Referrer-based limiting is one common pattern for restricting data usage. This requires either a reverse proxy or other type of proxy which can inspect individual HTTP requests to the service and reject those that do not provide a Referrer HTTP request header with a value that matches an allow list. By convention, all browsers generate and send this request header from applications that request resources from another domain, so it is a reliable method to control browser-based traffic.

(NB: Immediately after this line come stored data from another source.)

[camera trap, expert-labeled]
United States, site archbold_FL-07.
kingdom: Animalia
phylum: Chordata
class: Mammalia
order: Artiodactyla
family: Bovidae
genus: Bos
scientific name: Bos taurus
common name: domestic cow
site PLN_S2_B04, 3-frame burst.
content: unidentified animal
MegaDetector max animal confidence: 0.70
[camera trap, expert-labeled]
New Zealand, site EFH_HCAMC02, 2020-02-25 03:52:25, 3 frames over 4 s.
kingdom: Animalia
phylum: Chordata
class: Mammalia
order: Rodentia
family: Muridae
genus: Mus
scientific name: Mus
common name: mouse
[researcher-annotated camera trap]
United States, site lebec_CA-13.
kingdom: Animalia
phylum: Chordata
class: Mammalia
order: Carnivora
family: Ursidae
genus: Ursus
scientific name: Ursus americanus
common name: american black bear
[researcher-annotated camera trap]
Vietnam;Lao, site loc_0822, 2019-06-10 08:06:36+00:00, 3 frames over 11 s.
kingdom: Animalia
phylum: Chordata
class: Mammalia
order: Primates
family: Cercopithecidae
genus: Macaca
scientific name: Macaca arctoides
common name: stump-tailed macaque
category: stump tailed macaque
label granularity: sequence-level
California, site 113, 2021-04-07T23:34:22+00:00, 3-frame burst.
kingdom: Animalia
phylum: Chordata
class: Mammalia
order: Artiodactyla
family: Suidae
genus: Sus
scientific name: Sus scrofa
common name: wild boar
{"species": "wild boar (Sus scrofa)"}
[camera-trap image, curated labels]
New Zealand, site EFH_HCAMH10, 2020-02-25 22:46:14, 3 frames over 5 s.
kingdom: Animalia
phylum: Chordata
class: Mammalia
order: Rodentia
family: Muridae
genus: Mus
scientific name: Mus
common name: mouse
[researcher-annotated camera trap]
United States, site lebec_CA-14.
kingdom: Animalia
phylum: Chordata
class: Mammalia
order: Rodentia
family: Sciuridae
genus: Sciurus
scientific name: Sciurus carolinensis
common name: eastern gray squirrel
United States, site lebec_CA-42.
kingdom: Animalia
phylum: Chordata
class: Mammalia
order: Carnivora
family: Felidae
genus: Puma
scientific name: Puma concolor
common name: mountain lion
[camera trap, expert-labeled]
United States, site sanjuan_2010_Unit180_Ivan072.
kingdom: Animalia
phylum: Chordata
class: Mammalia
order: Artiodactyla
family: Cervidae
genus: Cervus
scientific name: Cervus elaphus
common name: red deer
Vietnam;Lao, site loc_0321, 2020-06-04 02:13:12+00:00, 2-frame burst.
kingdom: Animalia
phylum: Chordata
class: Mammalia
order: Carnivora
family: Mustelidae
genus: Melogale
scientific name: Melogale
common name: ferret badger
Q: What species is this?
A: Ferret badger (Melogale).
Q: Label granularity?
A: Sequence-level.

This can be an effective method of discouraging some misuse, but does not secure the data completely, as a referrer header can easily be spoofed by a motivated party or added to a scripted or programmatic request to allow the request to pass through the proxy. ArcGIS Location Platform API keys can be scoped to only support specific domains in the referrer header and similarly limited to being used in an application on that domain or by a motivated party who can spoof that header value.

Source IP range

Restricting requests based on a source IP range is another option to secure access. It can allow a resource to be requested anonymously, but only when the originating IP for the request is within an expected range like a local area network or NAT-based external IP for an organization. These restrictions can be applied at a web server, load balancer, or reverse-proxy level. IP-based filters can also be useful for filtering access from certain countries or geographies, or for allowing access from a particular system with a fixed external IP address.

API key

Using an API key is another common method of restricting re-use of a public layer. This involves adding an API key to each request, which is validated by an API Management or reverse proxy layer and rejects requests that do not include a valid API key. While this can prevent simple misuse, it is relatively easy for a motivated user to identify the API key being used and re-use that to make requests in their own application or service. API keys are sent from the browser or client application to the server, so they are always client-visible and can be potentially extracted and reused for other purposes. The best method for mitigating this risk is to enforce allowed referrers on a per-key basis and monitor keys for unexpected or malicious use.

Summary

In summary, when the desired audience of an application or service is the broader public, it is best to consider all data accessible in that application to be fully public. Most of the restrictions suggested above can be worked around, and a motivated party can generally find a way to extract a copy of the data for reuse. Carefully managing access, disclaimers, and making data available through public data sites, are all methods for mitigating this concern about sharing data publicly, and through these practices some concerns about improper use may be partially mitigated.